The New Employee Engagement Problem Statement

The New Employee Engagement Problem Statement

We've been measuring and solving for employee engagement for decades. I dedicated the last decade and a half at Gallup focused on it. Somehow it rarely gets past the neighborhood of 30% of the workforce being engaged. What is holding us back?

There are two things in the workplace we don't directly solve for that keep so many from being great:

(1) CARE. People actually caring about their work. So much can flow from that, including how to put their strengths to work. Yes, there's an overlap. We care about the things that we do well. We find joy in the things we succeed in.

Strengths is the action. What is the object of your strengths?

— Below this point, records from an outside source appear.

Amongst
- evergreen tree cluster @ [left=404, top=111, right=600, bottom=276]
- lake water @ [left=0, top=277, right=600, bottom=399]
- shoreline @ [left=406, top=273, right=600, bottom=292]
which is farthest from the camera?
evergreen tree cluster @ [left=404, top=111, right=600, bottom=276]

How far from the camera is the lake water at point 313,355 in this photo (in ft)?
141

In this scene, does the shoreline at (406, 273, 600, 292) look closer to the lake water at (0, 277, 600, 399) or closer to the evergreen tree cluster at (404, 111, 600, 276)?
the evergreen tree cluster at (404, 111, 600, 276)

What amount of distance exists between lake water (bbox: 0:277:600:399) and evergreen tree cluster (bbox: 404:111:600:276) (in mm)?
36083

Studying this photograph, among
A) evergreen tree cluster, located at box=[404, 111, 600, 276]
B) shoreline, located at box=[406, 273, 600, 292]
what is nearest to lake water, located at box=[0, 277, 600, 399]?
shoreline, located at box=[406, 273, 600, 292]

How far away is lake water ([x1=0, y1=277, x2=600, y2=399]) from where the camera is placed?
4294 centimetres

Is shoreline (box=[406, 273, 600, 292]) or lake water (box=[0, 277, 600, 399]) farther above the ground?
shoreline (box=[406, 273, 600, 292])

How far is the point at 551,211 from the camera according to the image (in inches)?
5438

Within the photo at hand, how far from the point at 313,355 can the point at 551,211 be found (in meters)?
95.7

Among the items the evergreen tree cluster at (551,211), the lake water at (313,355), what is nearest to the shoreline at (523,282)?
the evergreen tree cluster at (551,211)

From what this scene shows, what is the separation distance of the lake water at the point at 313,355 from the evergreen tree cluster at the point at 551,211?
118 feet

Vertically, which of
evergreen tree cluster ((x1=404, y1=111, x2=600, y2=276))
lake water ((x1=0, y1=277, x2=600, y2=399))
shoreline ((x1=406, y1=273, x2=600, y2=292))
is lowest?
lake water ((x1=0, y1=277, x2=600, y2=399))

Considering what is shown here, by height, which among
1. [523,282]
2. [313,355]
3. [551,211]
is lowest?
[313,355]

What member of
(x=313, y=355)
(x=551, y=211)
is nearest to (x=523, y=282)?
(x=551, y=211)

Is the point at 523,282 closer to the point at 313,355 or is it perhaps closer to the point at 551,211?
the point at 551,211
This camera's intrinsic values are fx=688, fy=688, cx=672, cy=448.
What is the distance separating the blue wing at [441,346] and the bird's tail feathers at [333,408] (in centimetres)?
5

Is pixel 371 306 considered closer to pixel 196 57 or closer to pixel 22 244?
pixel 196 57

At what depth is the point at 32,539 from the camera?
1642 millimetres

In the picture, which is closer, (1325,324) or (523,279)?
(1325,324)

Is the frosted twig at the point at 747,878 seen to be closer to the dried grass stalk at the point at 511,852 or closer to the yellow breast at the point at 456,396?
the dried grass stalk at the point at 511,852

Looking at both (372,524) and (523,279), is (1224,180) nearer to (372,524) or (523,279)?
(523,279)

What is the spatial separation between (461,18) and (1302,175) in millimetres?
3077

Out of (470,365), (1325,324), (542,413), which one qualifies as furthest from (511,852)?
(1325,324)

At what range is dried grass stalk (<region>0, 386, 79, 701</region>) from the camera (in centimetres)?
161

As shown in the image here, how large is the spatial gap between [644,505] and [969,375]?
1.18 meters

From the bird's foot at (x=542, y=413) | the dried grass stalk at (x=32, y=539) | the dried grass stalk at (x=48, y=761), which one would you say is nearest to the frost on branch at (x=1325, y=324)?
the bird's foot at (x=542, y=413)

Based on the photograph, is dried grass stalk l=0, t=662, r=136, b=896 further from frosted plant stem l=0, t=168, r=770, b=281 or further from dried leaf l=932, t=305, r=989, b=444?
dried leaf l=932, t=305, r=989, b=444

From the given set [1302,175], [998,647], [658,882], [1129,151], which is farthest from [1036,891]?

Strengths + The Object of Your Strengths = Purpose. So, yes, I'm suggesting in order to care, in order to find greater engagement and performance, we need to bring together two parts to get purpose - what we're best at and what we care about. We miss that combo. Who Cares? That's Your Job talks more about this.

(2) TRUST. Consistency in leadership actions, words, and intent based on a clear identity. That clarity of identity helps me know I can live my life's purpose statement with your organization. It is as much a culture and talent retention solve as it is a consumption and customer retention solve.

In Solving For Trust Every Time (Part 4 - Personal Brand) and Solving For Trust Every Time (Part 2 - Consumer Brand) I share more about how to build this identity from leadership to customer, connecting Culture to Customer.

Those two dynamics coming together - bottom-up, top-down - are what I am finding to be the secret combustion to breaking open the engagement ceiling with its accompanying performance outcomes.

The great news is there's a common solution to both. There's a single solve that enables both parts. Both are founded on Purpose.

The fundamental shift that needs to happen is each of us committing to look for jobs that help us solve for our Purpose Statement - how to use your unique talents to make a difference in what you care about most.

That is the new employee engagement problem statement, that generate both care at the individual level and trust at the leadership and organizational level.

But we need to solve the purpose statement right to left. What you care about is where you start. This is an issue of heart. The heart is a lot harder to change than the head. Use the head to get the heart where it wants to be.

The heart speaks in emotions. Emotions tell you where you want to be. Use your head to get you where the heart needs you to be.

What you care about are things that create an emotive response. Some things that create an emotive response are universally human - family, suffering, achievement, failure, etc.

There are specific experiences that you've had, however, that no one else has. And even if it was the same experience, no one has experienced it being you - with your context and circumstance. These help you get specific on what you care about.

Some are lucky enough to care so deeply, they call it passion. By the law of large numbers, the majority of us do not have a passion. But we all have a heart, so we all care about something. Of the things you care about, what do you care about most i.e. where is the most intensity of emotion?

Which of life's experiences have given you the most pain? Which of life's experiences have given you the most pleasure? Those are the polarities of emotive experience. On one of those poles, or both, you'll find the things you care about most, that matter most to you.

Now, connect with others who you think care about the same things you do. Talk to them about how they are able to earn income making a difference in it. Talk to them about what kind of strengths, skills, and knowledge are best to contribute to it. They can help you fill in the blanks of your purpose statement.

Most networking is an economic transaction where you have little to nothing to give to the person you want to connect with. That's job hunting. You don't get as many calls back, because the economics don't make sense!

Learning from each other about your shared interest changes networking from an economic transaction to an human interaction.

Somewhere you've had similar experiences with a person who cares about the same things you do. Learn how to talk about those experiences from each other, how to tie it to your strengths, how people contribute and make a difference to it. Now you're purpose solving, not job hunting. And more likely to find a job or craft a job that you'll be inspired to get up for and fulfilled by when you finish.

That is rewarding work!

My ambition is to finally break the employee engagement barrier by helping every leader and employee solve this new problem statement:

"How can I do what I do best to make a difference in what I care about most?"